If you need to make a quick buck, head to Argentina, follow an ambulance around, and leave your ethics at the door. Sure, you can stay here in the United States and do that, but where are you going to get some delicious alfajores for those long work days? Exactly. Argentina is the way to go. Plus, if Carancho is to be believed, you can find something resembling love amongst the wreckage.
Ricardo Darin (who starred in The Secret in Their Eyes) plays Sosa, a lawyer who makes a living by chasing down many of the traffic accidents that kill 8,000 people annually in the country. He meets Lujan (Martina Gusman), a junkie doctor, and begins seeing her on dates where someone ends up on a stretcher. Of course, as they try to build a relationship, Sosa’s taking on the power of attorney for a case becomes an issue for his rivals. The kind of rivals that carry baseball bats and send messages with them.
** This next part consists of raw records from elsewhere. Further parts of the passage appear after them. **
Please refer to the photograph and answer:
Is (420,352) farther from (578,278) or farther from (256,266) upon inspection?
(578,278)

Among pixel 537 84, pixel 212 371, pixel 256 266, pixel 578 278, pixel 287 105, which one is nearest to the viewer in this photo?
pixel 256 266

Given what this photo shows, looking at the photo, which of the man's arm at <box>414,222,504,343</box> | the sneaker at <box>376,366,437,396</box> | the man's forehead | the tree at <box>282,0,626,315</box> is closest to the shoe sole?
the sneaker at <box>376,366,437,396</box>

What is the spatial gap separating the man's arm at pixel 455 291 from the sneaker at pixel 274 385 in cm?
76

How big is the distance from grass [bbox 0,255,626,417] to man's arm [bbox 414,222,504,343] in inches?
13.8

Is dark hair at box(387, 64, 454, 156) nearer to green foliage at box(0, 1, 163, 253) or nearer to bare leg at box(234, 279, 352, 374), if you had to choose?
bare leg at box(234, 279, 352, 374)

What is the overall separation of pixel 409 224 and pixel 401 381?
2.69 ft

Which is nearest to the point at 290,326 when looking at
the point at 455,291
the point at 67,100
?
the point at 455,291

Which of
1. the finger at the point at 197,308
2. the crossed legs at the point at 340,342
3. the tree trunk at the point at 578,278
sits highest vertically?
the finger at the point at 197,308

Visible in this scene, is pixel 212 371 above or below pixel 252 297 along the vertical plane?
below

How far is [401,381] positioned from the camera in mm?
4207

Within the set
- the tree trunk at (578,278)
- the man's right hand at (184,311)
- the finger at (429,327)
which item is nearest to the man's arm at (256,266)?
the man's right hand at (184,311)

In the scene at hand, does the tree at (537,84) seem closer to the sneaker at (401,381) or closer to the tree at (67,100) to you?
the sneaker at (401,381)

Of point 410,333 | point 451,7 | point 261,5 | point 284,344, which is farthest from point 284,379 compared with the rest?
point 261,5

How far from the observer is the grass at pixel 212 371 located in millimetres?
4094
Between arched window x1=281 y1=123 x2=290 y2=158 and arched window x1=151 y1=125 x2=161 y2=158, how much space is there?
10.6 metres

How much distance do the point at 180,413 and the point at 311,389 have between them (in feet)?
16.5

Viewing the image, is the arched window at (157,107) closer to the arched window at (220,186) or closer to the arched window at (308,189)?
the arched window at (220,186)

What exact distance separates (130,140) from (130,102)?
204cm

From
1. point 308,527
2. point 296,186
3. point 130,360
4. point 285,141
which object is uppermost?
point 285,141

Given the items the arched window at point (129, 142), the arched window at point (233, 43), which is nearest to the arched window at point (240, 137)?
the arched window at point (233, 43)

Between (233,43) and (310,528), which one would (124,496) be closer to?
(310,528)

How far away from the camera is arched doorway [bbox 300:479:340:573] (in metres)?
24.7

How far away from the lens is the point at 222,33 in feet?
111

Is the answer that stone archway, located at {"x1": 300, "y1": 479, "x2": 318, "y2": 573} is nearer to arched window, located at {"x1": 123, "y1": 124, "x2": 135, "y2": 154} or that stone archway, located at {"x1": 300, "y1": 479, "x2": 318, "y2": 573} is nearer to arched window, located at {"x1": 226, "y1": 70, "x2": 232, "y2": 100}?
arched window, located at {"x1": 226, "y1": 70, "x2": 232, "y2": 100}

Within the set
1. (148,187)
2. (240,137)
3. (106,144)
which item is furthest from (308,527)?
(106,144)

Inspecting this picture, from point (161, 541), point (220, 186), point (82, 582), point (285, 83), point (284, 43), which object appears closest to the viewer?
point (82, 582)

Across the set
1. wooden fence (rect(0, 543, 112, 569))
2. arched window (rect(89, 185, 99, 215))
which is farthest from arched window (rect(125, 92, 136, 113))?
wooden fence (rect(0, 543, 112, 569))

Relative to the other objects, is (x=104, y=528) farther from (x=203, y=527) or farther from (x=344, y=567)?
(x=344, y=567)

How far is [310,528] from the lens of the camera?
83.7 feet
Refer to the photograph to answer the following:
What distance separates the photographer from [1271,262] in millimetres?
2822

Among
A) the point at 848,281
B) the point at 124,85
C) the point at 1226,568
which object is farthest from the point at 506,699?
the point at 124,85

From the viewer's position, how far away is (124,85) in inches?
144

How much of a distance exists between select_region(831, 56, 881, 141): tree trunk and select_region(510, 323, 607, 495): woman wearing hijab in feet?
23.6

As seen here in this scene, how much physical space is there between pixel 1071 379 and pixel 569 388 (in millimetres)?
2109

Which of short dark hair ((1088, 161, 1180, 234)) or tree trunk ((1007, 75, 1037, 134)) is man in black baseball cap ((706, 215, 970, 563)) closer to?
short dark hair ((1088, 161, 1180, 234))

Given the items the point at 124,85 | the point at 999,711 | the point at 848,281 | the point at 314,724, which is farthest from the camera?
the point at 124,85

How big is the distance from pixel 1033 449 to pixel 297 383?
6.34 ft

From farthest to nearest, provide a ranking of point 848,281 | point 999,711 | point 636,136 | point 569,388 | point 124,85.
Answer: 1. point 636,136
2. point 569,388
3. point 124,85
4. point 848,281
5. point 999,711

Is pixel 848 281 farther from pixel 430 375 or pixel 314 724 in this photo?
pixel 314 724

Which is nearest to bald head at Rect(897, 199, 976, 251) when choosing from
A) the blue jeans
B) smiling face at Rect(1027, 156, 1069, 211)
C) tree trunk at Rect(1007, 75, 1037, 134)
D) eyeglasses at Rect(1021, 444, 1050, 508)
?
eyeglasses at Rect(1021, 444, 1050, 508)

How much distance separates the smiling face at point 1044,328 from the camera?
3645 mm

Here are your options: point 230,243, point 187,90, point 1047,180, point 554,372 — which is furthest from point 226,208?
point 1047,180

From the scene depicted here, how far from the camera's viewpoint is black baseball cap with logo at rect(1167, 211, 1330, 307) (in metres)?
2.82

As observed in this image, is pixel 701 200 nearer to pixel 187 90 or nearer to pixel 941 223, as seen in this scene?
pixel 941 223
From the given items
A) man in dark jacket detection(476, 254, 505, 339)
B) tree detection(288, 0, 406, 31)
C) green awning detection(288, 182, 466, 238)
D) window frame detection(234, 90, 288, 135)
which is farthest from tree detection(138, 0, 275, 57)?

There’s a typical thriller element to everything going on in Carancho – which, according to Google Translator means “Some of the words you entered could not be translated” (but is really just a name for a bird of prey) – but there’s something missing. In fact, there are more than a few things missing.
The movie is filled with incredible performances and beautiful cinematography, but the story is a bit convoluted and difficult to follow, especially since it takes so much time out from the thug-filled tension to create a quiet mood that never lends itself well to the action needed in the climactic moments.
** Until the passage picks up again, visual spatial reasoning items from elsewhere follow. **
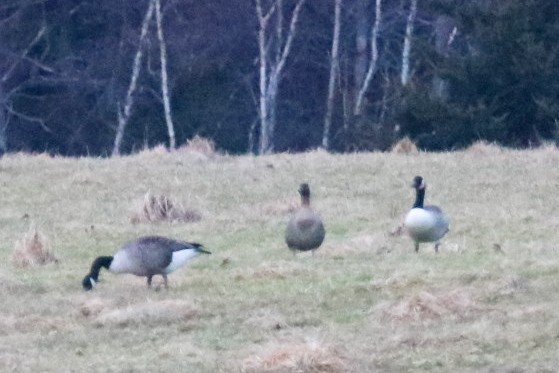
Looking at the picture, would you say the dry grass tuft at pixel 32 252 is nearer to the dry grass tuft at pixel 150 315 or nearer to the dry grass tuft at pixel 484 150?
the dry grass tuft at pixel 150 315

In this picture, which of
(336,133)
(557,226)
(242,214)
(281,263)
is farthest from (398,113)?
(281,263)

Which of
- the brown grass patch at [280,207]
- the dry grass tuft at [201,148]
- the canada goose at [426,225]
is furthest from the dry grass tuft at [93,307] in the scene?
the dry grass tuft at [201,148]

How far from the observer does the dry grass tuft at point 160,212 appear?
1620 centimetres

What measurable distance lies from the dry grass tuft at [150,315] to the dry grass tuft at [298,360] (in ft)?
5.54

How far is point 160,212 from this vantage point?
1625cm

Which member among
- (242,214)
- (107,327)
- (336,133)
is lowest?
(107,327)

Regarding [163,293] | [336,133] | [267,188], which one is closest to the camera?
[163,293]

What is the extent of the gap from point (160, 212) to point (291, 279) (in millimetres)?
4221

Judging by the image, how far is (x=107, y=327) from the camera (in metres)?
11.0

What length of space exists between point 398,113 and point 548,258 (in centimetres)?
1694

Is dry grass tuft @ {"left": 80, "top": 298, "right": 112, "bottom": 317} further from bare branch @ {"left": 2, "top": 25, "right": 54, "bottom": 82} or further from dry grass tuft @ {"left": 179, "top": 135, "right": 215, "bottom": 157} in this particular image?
bare branch @ {"left": 2, "top": 25, "right": 54, "bottom": 82}

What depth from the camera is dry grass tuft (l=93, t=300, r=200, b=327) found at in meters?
11.1

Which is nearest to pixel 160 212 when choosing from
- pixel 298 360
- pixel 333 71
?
pixel 298 360

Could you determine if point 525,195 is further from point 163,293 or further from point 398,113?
point 398,113
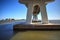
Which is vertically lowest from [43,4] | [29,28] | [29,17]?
[29,28]

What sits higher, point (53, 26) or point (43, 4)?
point (43, 4)

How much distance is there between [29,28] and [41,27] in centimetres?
146

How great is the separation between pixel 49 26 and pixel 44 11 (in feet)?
12.3

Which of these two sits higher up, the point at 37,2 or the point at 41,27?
the point at 37,2

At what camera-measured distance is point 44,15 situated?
18.1m

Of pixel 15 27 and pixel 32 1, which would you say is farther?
pixel 32 1

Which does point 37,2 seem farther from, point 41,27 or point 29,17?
point 41,27

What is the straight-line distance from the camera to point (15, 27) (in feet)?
50.0

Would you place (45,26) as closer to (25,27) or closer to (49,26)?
(49,26)

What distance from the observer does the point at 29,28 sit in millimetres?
15500

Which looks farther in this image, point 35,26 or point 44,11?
point 44,11

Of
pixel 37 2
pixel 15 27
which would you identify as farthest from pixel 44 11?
pixel 15 27

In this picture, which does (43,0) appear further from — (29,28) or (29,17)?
(29,28)

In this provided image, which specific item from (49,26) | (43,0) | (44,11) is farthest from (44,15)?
(49,26)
However, the movie does swing for the fences in its own intimate way. Sosa’s sleaze goes beyond the typical stereotype of lawyers, and it ends up involving a sledge hammer, an old man’s leg, and a scheme everyone should take note of to make some solid insurance money. All of it is done like a warm distraction, but he’s tired of working in the world, and manages to be likable while doing almost nothing that could be considered humane.
Director Pablo Trapero doesn’t go as deep and dark into the taboo territory he’s traveled to in the past, but as a trade off, he’s created a realistic love in the midst of an unrealistic world that features every single character as complicit in large scale corruption and extortion.
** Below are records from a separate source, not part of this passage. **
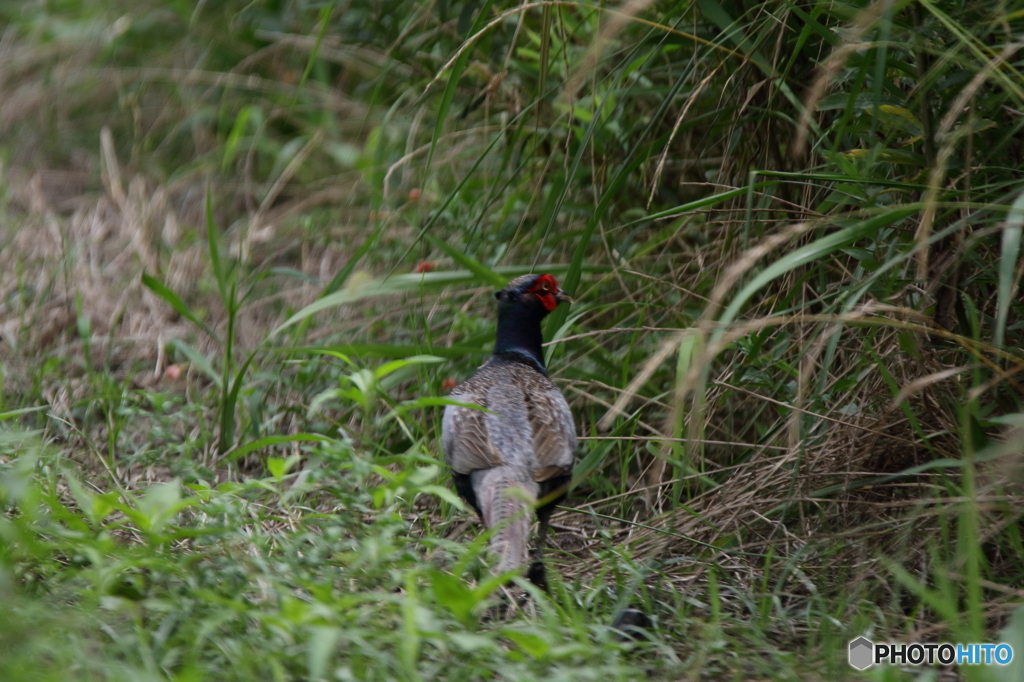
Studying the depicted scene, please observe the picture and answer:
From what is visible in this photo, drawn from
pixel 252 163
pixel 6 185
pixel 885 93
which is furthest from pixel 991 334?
pixel 6 185

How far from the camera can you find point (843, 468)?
336 centimetres

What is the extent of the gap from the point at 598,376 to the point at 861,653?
6.25 ft

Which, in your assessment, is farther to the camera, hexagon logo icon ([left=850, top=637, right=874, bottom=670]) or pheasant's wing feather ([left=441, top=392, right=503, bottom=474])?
pheasant's wing feather ([left=441, top=392, right=503, bottom=474])

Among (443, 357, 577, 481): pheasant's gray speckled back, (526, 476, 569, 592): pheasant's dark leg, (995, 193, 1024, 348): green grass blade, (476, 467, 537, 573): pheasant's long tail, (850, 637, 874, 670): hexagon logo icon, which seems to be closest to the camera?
(995, 193, 1024, 348): green grass blade

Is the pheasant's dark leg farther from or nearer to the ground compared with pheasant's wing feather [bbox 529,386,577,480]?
nearer to the ground

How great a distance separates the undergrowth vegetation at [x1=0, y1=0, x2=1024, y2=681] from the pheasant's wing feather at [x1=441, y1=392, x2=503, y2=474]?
194 millimetres

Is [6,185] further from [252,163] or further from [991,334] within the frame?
[991,334]

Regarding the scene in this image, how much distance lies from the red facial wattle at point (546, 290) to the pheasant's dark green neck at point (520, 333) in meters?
0.05

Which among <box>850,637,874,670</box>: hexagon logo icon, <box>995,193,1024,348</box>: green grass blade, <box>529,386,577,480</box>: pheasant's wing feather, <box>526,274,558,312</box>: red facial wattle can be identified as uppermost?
<box>995,193,1024,348</box>: green grass blade

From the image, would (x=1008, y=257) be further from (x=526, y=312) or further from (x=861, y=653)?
(x=526, y=312)

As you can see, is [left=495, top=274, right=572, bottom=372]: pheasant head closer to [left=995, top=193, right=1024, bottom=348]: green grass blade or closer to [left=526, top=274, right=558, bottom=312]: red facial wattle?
[left=526, top=274, right=558, bottom=312]: red facial wattle

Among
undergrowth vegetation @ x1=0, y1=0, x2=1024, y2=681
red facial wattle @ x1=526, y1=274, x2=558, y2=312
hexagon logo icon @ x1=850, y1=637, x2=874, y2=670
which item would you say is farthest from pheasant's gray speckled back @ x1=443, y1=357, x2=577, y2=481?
hexagon logo icon @ x1=850, y1=637, x2=874, y2=670

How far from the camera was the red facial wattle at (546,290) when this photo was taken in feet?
13.4

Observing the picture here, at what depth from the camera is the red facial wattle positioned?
13.4 feet
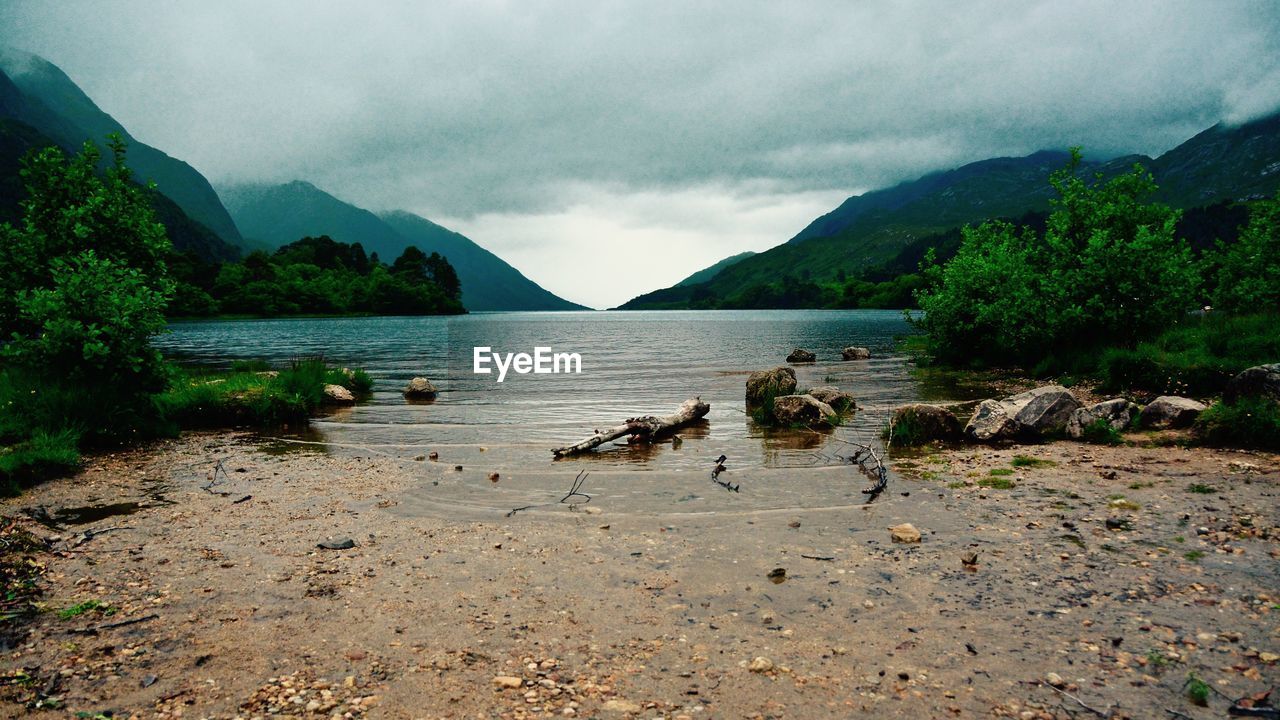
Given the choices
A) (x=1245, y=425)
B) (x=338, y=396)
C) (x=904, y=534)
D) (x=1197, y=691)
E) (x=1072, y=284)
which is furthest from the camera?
(x=1072, y=284)

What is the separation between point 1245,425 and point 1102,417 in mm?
2940

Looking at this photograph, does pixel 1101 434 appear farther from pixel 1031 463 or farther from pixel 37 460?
pixel 37 460

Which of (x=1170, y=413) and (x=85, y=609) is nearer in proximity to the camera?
(x=85, y=609)

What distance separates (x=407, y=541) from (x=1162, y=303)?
30532 millimetres

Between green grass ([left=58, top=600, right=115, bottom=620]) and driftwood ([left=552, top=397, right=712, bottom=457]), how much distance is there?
1037cm

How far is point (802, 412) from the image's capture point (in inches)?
837

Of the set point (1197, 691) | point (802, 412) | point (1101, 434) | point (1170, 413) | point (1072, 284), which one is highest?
→ point (1072, 284)

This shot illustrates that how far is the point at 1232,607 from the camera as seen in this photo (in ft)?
23.0

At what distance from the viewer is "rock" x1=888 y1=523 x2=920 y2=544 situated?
9.78 metres

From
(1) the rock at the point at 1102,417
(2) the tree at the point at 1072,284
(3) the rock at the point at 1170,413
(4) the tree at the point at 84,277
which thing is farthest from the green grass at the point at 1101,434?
(4) the tree at the point at 84,277

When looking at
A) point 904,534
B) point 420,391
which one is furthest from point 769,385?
point 904,534

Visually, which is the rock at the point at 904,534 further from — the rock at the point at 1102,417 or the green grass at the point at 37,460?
the green grass at the point at 37,460

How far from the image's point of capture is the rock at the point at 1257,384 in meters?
14.7

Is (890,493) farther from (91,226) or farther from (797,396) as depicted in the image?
(91,226)
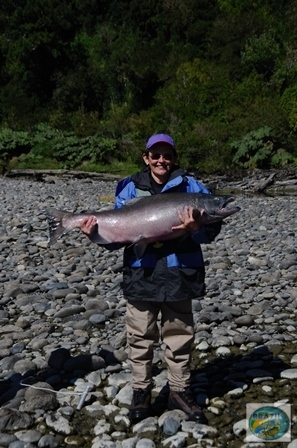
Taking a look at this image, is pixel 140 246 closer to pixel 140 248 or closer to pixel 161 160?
pixel 140 248

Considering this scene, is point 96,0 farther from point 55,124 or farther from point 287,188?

Over all, the film’s strengths far outweigh the weaknesses – Darin and Gusman are both full of smoldering chemistry and carry what’s ultimately a romance under duress with incredible deftness. The noir aspects get in the way of a better movie, but their relationship is what really matters, and it’s also what really works.
The other standout is the camera work. Although there are far too many tight shots, some of the action sequences (especially the car crashes) are done with a raw energy that takes the current standard and makes it feel less stylized, and therefore, better at shoving you personally into the back seat and wincing at the impact.
That wincing carries over into some of the emotional impact as well, and even though the film comes to a predictable conclusion, the ride is one worth taking.